Hi Cynthia,
Welcome to the club - the club of those who have discovered the hard way that market makers such as HJM are sales organizations posing as financial advisors. They even have the nerve to charge horrendous commisions for the priviledge of directing your money towards "investments" that benefit them. All of my my losses the past year have been from not knowing I should hang up when a market maker calls.
A market maker is going to push a stock no matter what the prospects. Their so-called research departments are nothing more than promotions for the particular garbage they need to unload. Their loyaties are to themselves and the companies whose stock they push. The only time I've seen a genuinely-sound recomendation come from a market maker was when they were trying to entice a new "mark" to send them money. Once the bait is taken, and the new mark's trust is gained, it's time to load them up with garbage. And always, always, they want you to send more money.
IMO, the only way to go is an online or discount broker. It's just too difficult to separate the competing interests, to know when a "recommendation" is really just an attempt to use your assets to shore up or soften the fall of a company in trouble.
I just closed my account at HJM this past week, using a transfer form to transfer the remaining assets to my discount brokerage account (real simple procedure). At least I'll be able to salvage the 15% remaining of my original contribution, at 1/3 the commission cost.

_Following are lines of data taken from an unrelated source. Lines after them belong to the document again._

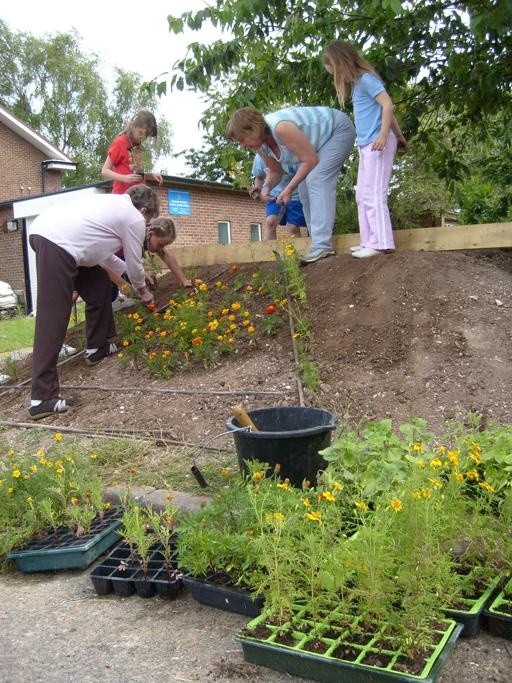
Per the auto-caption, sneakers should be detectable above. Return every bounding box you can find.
[84,342,124,365]
[112,296,136,312]
[350,245,364,251]
[352,246,386,258]
[27,396,80,420]
[301,249,336,262]
[59,343,77,358]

I took a preliminary look at DTPT. Chart-wise, it looks promising (off the bottom with increased volume), but the little news available raised red flags to me. Revenues down significantly, and a new stock offering to raise revenues. A concerted sales effort by HJM to sell the new offering could account for the activity. If so, when the campaign is over it's back down again (this is called pump and dump).(I even had a cocky broker at another market maker say to me onetime "How do you know that I didn't sell all that volume?") Just my opinion, of course.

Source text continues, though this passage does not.